According to the latest growth snapshot, the construction sector slipped by 2% in April after strong growth in March, while industrial production slumped by 1.3% as shutdowns in many car plants and large-scale oilfield maintenance work held back stronger growth in the economy.
Frances O’Grady, the general secretary of the TUC, said stronger growth was expected as lockdown rules eased but that the recovery would soon lose momentum if the government did not step up investment.
“We need a much more ambitious plan for green industry and infrastructure,” she said. “It’s a chance to replace the jobs lost in the pandemic and level up the UK. But Britain is only investing £1 for every £16 that’s in President Biden’s green recovery plan.
“The prime minister should use the G7 summit to announce plans that match the ambition of other G7 members or we will be left behind.”
The latest figures showed accommodation services grew by 68.6% after overnight stays in self-contained accommodation were allowed again in England. Pubs, restaurants and cafes recorded growth of 39% as venues were able to serve customers in outdoor seating areas, while other personal service activities, which include hairdressing, grew by 63.5% after the reopening of salons and barbershops.
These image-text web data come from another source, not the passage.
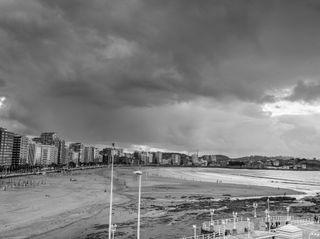 Abba Playa Gijón Hotel 5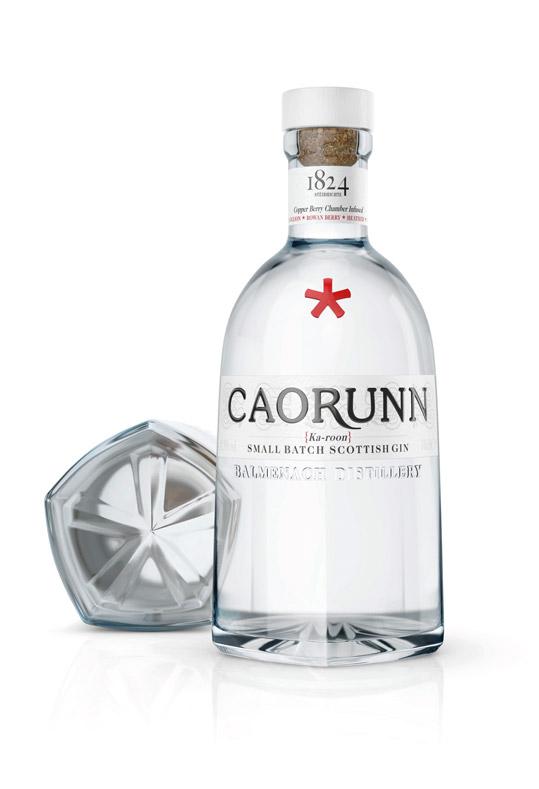 Caorunn Gin Compagnia dei Caraibi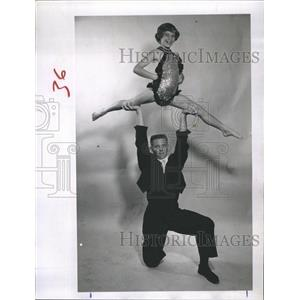 1961 Press Photo Dancers Raymond and sister Ann Marie McGeehan.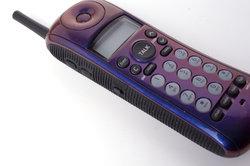 Gigaset stellt seit den 1990er-Jahren Telefonanlagen für das Festnetz her.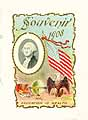 Thumbnail image of New Liberty School 1908 Souvenir cover
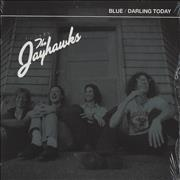 "The Jayhawks Blue/ Darling Today - Sealed USA 7"" vinyl Promo"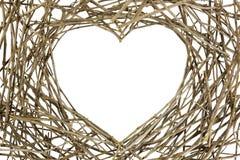 Zweige in der Liebes-Form Lizenzfreies Stockbild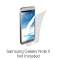 Zagg Invisible Shield HD Samsung Galaxy Note II Screen Protector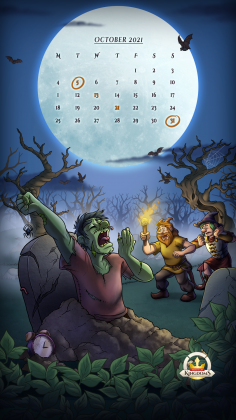 Halloween Hunt 2021 mobile background with Oct calendar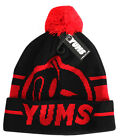 Yums Pom Beanie Unisex Mens Womens Boys Girls Bobble Hat Black Red (2P)
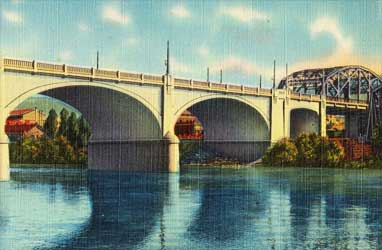 Bethlehem Hill Bridge in the Lehigh Valley, PA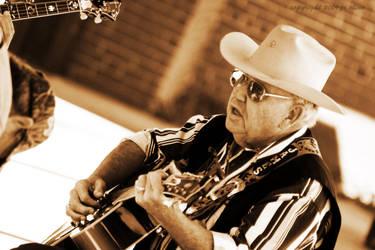 Country singer by eskimoblueboy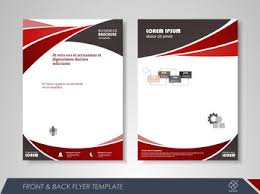 Brochure Design Background Photos, 135 Background Vectors And Psd ...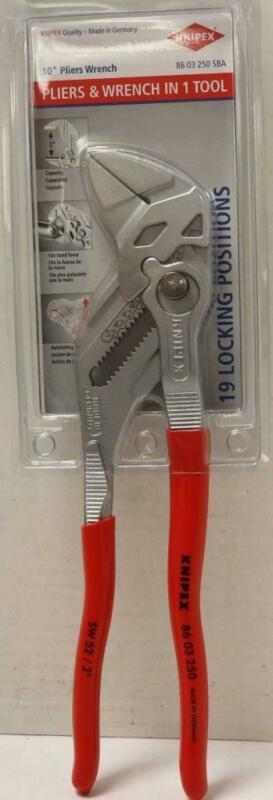 "NEW - Knipex 86 03 250 10"" Multi Purpose Pliers"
Economists said there was evidence of pent-up demand as consumers were able to return to the high street and hospitality venues outdoors, as progress with the Covid-19 vaccine rollout and rising business and consumer confidence lifted growth. The Bank of England estimates that more than £200bn of savings were built up during lockdown, mainly by wealthier households, which could be used to help power a reopening boom in the economy.
Growth of 2.3% in April followed 2.1% growth in March and 0.4% growth in February.
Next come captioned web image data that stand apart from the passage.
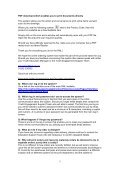 Online Ordering User Guide for Education users - RNLI - Page 5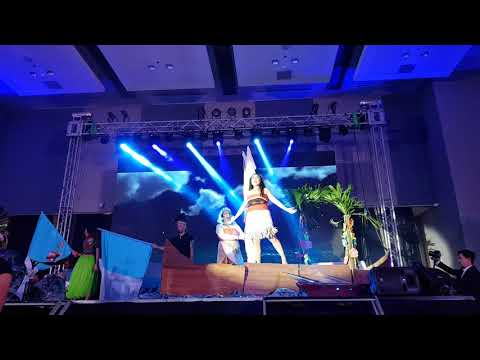 Moana musical stage play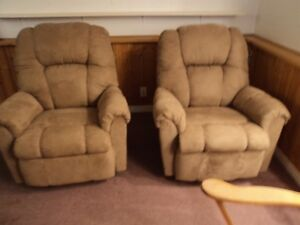 BRAND NEW RECLINER (2 available)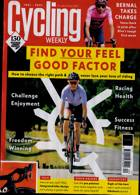 Cycling Weekly Magazine Issue 20/05/2021
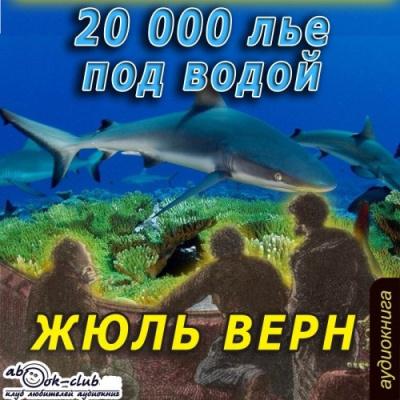 Верн Жюль - Двадцать тысяч лье под водой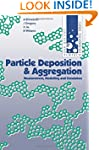 Particle Deposition and Aggregation:...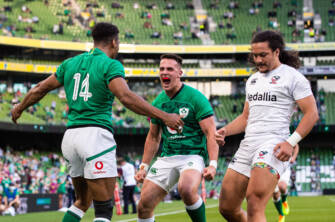 Baloucoune And Hume Thrilled With First Cap Experience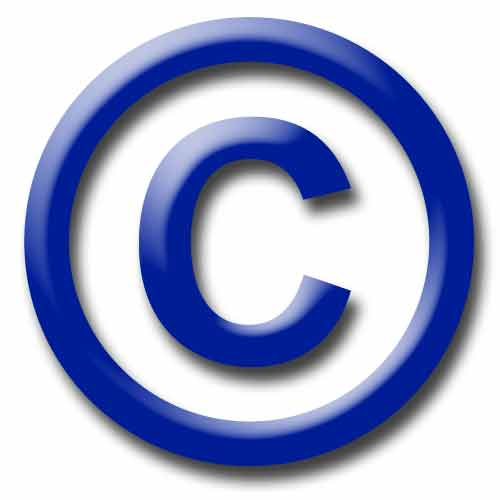 Copyright: Cyber Law : Copyright: Copyright Notice And The Use Of The Copyright Symbol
Debapratim De, a senior economist at the accountancy firm Deloitte, said: “April and March’s GDP figures provide an early indication of the strong summer recovery coming the UK’s way. Vaccines and better weather seem set to supercharge activity.”
Separate trade figures showed a monthly increase in goods exports to the EU in April, bringing sales closer into line with non-EU nations, and continuing to recover from a 40% collapse in exports to the bloc in January in the first month after Brexit.
Total imports to the UK rose by £1.4bn, while exports fell slightly, by about £100m.
Some sectors including agriculture and chemicals continued to suffer from lower levels of exports to the EU than other industries, although officials at the ONS said it was still too early to tell what the long-term impact from Brexit would be.
Food and live animal exports were down 14% in April compared with the same month in 2018, before the impact of Brexit and Covid could be felt. Exports of fish and shellfish, having suffered the worst declines this January, were up by 8% compared with the same month two years ago.